FAQs

Whistleblower FAQs

Who may file complaints with the APA?


  • Any person may file a complaint

Who can the Auditors of Public Accounts investigate?


  • Every state office, department, division, bureau, board, and commission of state government.
  • Employees of state government including elected constitutional officers, appointed state officials, state civil service employees, and quasi-public agency employees.
  • Certain private entities such as businesses and nonprofit organizations, or their employees, etc., only if they are considered a large state contractor. By statute, a large state contractor is defined as an entity that has entered into a contract with a state or quasi-public agency valued at five million dollars or more, or received funding under Title 32 of the Connecticut General Statutes.

Who can the Auditors of Public Accounts not investigate?


  • Municipal government agencies and employees, city and school district employees and officials.
  • Federal government agencies and employees, including federal officials.
  • Private entities such as businesses and nonprofit organizations, or their employees, if they do not meet the definition of a large state contractor.

What can the Auditors of Public Accounts investigate?


  • Allegations of corruption, unethical practices, violations of state or federal laws or regulations, mismanagement, gross waste of public funds, abuse of authority, or danger to public safety

What are some examples of improper conduct investigated by the Auditors of Public Accounts?


  • Embezzlement
  • Improper contracting
  • Misuse of state property
  • Conflicts of interest
  • Improper overtime
  • Improper expense reimbursements
  • False time and attendance reporting by state employees

What if I’m afraid someone will find out I filed a complaint?


Do I have to sign my name?

  • You may file a complaint without providing our office with your name or contact information; however, we may not be able to investigate your complaint properly if we cannot communicate with you to confirm the information you have provided or to obtain additional information. If you identify yourself to our office, we will not reveal your identity to anyone else without your permission, unless we or the Attorney General determines that such disclosure is unavoidable.
  • There is a space on the complaint form for your name and contact information, but it is not required.

What happens after I file a complaint?


  • We will evaluate your complaint to determine whether it has sufficient merit to warrant further review.
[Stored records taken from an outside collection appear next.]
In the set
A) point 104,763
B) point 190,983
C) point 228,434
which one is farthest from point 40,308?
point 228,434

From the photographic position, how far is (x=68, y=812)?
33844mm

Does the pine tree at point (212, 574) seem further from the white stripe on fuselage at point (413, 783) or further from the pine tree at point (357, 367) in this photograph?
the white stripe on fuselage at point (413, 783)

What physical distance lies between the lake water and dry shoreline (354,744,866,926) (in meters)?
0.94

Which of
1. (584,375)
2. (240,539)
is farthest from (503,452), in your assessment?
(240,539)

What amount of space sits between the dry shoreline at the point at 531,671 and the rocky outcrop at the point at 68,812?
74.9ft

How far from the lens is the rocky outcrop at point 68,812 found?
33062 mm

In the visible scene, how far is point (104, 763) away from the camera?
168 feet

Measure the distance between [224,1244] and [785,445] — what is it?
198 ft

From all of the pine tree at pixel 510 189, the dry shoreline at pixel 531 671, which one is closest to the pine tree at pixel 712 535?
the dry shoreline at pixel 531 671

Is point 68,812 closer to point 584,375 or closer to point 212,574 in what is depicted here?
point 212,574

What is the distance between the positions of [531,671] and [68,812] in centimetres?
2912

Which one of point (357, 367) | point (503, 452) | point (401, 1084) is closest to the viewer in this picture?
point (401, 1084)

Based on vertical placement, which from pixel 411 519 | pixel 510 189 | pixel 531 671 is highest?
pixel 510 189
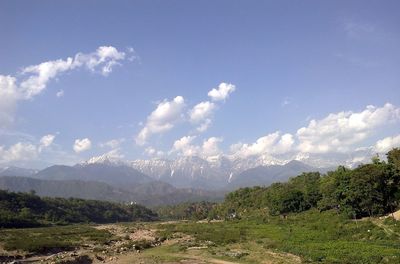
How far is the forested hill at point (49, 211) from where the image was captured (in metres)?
Result: 115

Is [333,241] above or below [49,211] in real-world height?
below

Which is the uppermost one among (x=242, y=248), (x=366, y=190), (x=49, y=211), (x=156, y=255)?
(x=366, y=190)

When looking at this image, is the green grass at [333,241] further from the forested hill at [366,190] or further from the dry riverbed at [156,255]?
the forested hill at [366,190]

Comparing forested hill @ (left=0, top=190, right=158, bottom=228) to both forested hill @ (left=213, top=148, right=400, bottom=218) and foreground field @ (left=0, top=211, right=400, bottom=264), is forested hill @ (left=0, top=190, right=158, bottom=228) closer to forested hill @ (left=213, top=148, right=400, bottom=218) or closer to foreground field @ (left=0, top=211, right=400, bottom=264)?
foreground field @ (left=0, top=211, right=400, bottom=264)

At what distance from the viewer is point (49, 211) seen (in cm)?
14300

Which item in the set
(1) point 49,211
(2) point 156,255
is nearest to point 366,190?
(2) point 156,255

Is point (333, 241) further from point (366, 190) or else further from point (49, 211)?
point (49, 211)

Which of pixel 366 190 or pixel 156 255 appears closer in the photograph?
pixel 156 255

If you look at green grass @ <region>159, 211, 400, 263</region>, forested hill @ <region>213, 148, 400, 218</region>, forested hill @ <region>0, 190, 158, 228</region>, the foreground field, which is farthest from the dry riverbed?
forested hill @ <region>0, 190, 158, 228</region>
If we do conduct a review of your complaint, we will conduct it confidentially. We will not report to you or anyone else about the progress of the investigation other than to convey whether it has been referred to the Attorney General.
  • We will contact you if we need additional information.
  • State statute requires our office to report the results of our investigation to the office of the Attorney General. The Attorney General may decide to concur with our review or continue the investigation.
  • The investigation will remain confidential until it is concluded, at which time the Attorney General may inform you of the outcome.

What can the Auditors of Public Accounts do if the improper activity is substantiated?
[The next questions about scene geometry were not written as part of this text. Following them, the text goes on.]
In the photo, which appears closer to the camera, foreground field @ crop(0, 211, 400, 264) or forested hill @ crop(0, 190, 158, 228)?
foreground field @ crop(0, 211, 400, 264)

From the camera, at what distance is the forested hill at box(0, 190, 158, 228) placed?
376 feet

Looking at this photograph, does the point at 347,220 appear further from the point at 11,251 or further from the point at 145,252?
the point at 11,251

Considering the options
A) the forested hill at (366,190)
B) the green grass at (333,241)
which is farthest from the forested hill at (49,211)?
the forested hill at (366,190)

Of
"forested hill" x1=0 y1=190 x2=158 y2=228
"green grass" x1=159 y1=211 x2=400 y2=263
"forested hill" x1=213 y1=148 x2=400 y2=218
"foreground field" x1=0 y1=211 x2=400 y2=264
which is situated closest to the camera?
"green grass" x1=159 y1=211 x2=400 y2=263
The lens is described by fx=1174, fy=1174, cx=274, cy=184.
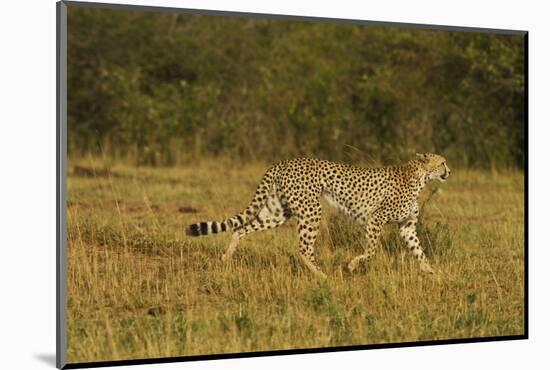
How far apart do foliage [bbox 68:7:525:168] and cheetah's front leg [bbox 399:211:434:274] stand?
155 inches

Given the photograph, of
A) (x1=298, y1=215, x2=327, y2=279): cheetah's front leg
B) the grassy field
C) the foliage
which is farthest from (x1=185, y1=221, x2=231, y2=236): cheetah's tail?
the foliage

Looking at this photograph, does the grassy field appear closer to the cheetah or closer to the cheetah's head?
the cheetah

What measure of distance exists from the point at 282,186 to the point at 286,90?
21.3 feet

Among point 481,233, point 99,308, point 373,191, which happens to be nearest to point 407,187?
point 373,191

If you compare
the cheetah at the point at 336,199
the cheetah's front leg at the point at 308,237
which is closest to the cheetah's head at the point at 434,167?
the cheetah at the point at 336,199

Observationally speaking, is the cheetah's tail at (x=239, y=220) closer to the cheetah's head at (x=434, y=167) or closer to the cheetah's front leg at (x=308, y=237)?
the cheetah's front leg at (x=308, y=237)

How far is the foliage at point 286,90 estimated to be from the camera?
1270 cm

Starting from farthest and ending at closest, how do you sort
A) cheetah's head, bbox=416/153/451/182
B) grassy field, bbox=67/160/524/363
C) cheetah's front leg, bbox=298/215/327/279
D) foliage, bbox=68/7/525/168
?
1. foliage, bbox=68/7/525/168
2. cheetah's head, bbox=416/153/451/182
3. cheetah's front leg, bbox=298/215/327/279
4. grassy field, bbox=67/160/524/363

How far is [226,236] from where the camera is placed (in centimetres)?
885

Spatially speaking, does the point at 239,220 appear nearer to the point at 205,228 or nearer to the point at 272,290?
the point at 205,228

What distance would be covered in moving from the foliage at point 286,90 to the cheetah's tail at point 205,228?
4.48 metres

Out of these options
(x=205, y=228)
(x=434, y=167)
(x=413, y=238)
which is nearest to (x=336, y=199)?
(x=413, y=238)

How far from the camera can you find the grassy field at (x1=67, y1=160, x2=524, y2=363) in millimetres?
6395

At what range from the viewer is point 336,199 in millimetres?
7840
  • The Auditors of Public Accounts is a reporting entity. Any improper activity that is substantiated will be reported to the proper authority, which will vary based on the specific findings.
  • The Auditors of Public Accounts does not have enforcement powers and cannot order a department or official to take any action.

How do I file a complaint and what should I include in my complaint?


  • Our office will not commence an investigation of your complaint unless there is a basis that it has sufficient merit to warrant an investigation. You should, therefore, include a clear statement of what you believe is the improper activity, why you believe the activity is improper, who was involved, and what evidence we may examine to validate your allegation.
    • Your complaint should include, but not be limited to:
        1. A clear and concise statement of what you are alleging to be improper activity and why you believe it is improper.
        2. The name and title of the person/persons against whom you are making the complaint.
        3. The agency, division, and location where the action(s) occurred.
        4. When the action(s) occurred.
        5. The specific state or federal law or state regulation that has been violated.
        6. The names and contact information for any witnesses who can confirm the truth of what you are saying.
        7. Copies of any documents that will support what you are saying. Please do not submit original documents, as they cannot be returned.
        8. 7)Your name, and phone number or email.
        Complaints may be filed anonymously; however, if you include your name and contact information, we can reach you to gather further information that may be necessary for us to conduct a thorough investigation. In addition, the law provides remedies for individuals subjected to retaliation as a result of whistleblower activities. The identity of a person making a complaint is strictly confidential under state law and will not be released without the consent of the complainant, unless such disclosure is unavoidable.
  • Each allegation should be noted separately and supported with as much specific information as possible.
  • Supplying detailed information contributes to a thorough and efficient investigation. Such information should normally address questions of who, when, where, what, how, and how much.